How many of the lines below contain the string "fill"? Reply with the number alone.

Data drawn from a collection:
========

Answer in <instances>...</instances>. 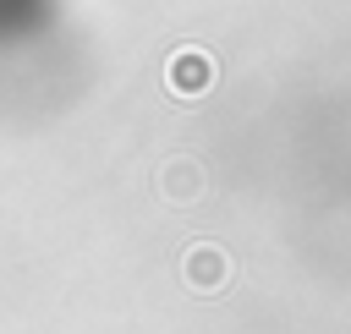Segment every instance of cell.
I'll use <instances>...</instances> for the list:
<instances>
[{
    "mask_svg": "<svg viewBox=\"0 0 351 334\" xmlns=\"http://www.w3.org/2000/svg\"><path fill=\"white\" fill-rule=\"evenodd\" d=\"M165 88L176 93V99H203L208 88H214V55L208 49H176L170 55V66H165Z\"/></svg>",
    "mask_w": 351,
    "mask_h": 334,
    "instance_id": "cell-2",
    "label": "cell"
},
{
    "mask_svg": "<svg viewBox=\"0 0 351 334\" xmlns=\"http://www.w3.org/2000/svg\"><path fill=\"white\" fill-rule=\"evenodd\" d=\"M181 279H186L197 296L225 290V285H230V257H225V246H214V241H192V246L181 252Z\"/></svg>",
    "mask_w": 351,
    "mask_h": 334,
    "instance_id": "cell-1",
    "label": "cell"
},
{
    "mask_svg": "<svg viewBox=\"0 0 351 334\" xmlns=\"http://www.w3.org/2000/svg\"><path fill=\"white\" fill-rule=\"evenodd\" d=\"M154 192H159L165 203H176V208L197 203V197H203V164H197V159H165L159 175H154Z\"/></svg>",
    "mask_w": 351,
    "mask_h": 334,
    "instance_id": "cell-3",
    "label": "cell"
}]
</instances>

========

▶ **RESULT FOR THIS EXERCISE**
3